While these fundamentals remain strong, layers of regulation, sector-specific restrictions, and procedural complexity have at times limited the full potential for foreign investment. In recent years, the government has undertaken a series of reforms to open more sectors, streamline licensing processes, and align domestic standards with international norms. These measures have been complemented by active trade diplomacy, resulting in agreements that expand market access and establish clearer investment rules.
    

Recent Investment and Regulatory Reforms

The Omnibus Law on Job Creation has been a key element of this reform agenda. Since its implementation in 2021, it has replaced the restrictive Negative Investment List with a more open Positive Investment List, expanded foreign ownership in priority sectors, and introduced the Online Single Submission (OSS) system, a fully digital, risk-based licensing platform designed to reduce administrative steps and improve transparency. Foreign direct investment rose by 44 percent in 2022 to $45.6bn, with a notable share directed towards downstream base-metals industries.

• Data:
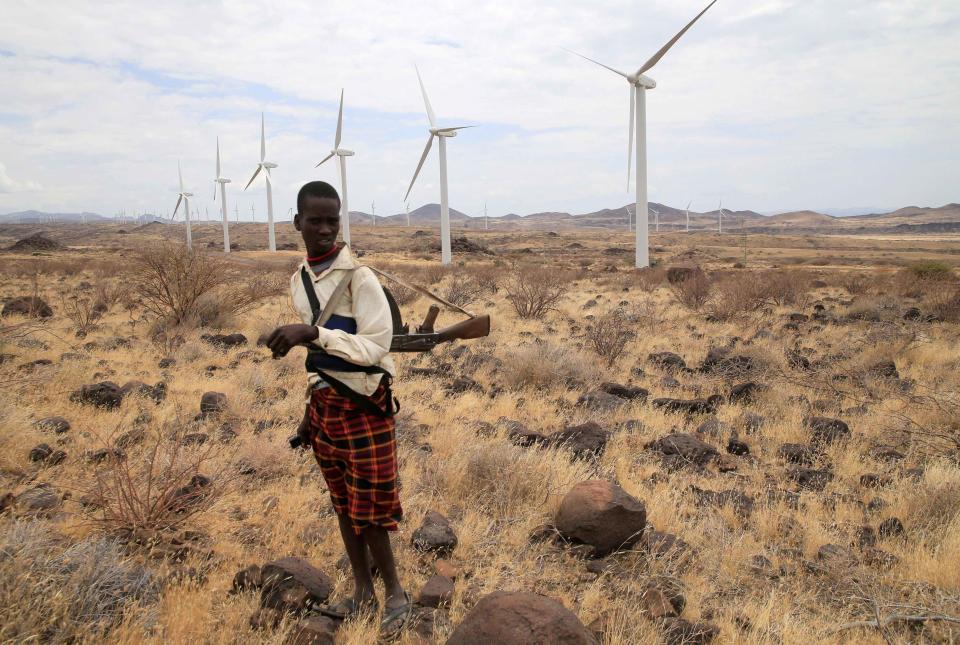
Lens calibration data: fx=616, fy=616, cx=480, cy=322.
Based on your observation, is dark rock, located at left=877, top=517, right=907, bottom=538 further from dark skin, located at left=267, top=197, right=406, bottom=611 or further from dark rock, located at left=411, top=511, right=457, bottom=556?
dark skin, located at left=267, top=197, right=406, bottom=611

• Prompt 1:
In the investment reforms passage, what replaced the Negative Investment List?
• Prompt 2:
For each statement, say whether the investment reforms passage supports it, and quote the words that decide it. (a) The Omnibus Law on Job Creation was implemented in 2021. (b) Foreign direct investment fell in 2022. (c) The Online Single Submission system is a paper-based licensing process.
• Prompt 3:
Write a few more sentences for the investment reforms passage, picking up after its final sentence.
The listing is separate material with no connection to the investment reforms passage.

• Task output 1:
A more open Positive Investment List replaced it.

• Task output 2:
(a) Yes: "Since its implementation in 2021"
(b) No: "Foreign direct investment rose by 44 percent in 2022 to $45.6bn"
(c) No: "a fully digital, risk-based licensing platform"

• Task output 3:
     

The Nusantara Capital

On another front, the Nusantara Capital City Authority, established under the State Capital Act in 2022, is authorized to issue investment permits and to manage spatial planning and land affairs in the new capital area. Under a 2024 presidential regulation, investors may obtain long-term land-use rights in Nusantara through two consecutive terms, up to 190 years for cultivation and up to 160 years for building, with formal land titles issued by the Ministry of Agrarian Affairs and Spatial Planning/National Land Agency upon the Nusantara Capital City Authority’s request, supporting long-term investment in infrastructure, housing, and essential services.
     
Beyond broad liberalization, sector-specific measures have reinforced reform momentum. In early 2025, revisions to the mineral and coal mining law introduced priority for companies that commit to domestic processing, encouraging downstream industrial development. Further changes followed in mid-2025, the Ministry of Trade issued a regulation that removed import licensing for plastic raw materials and simplified requirements for certain chemicals to a surveyor report, easing input constraints for manufacturers. Completing this set of measures, the Indonesian government held a public consultation in July 2025 on a draft regulation to reduce the minimum capital requirement for foreign-owned limited liability companies from IDR 10bn (approx. EUR 526,000) to IDR 2.5bn (approx. EUR 131,500). While no new regulations have been issued as of August 2025, the proposal would help investors align capital and financing structures with regulatory requirements even if the overall minimum investment requirement remains at or above IDR 10bn.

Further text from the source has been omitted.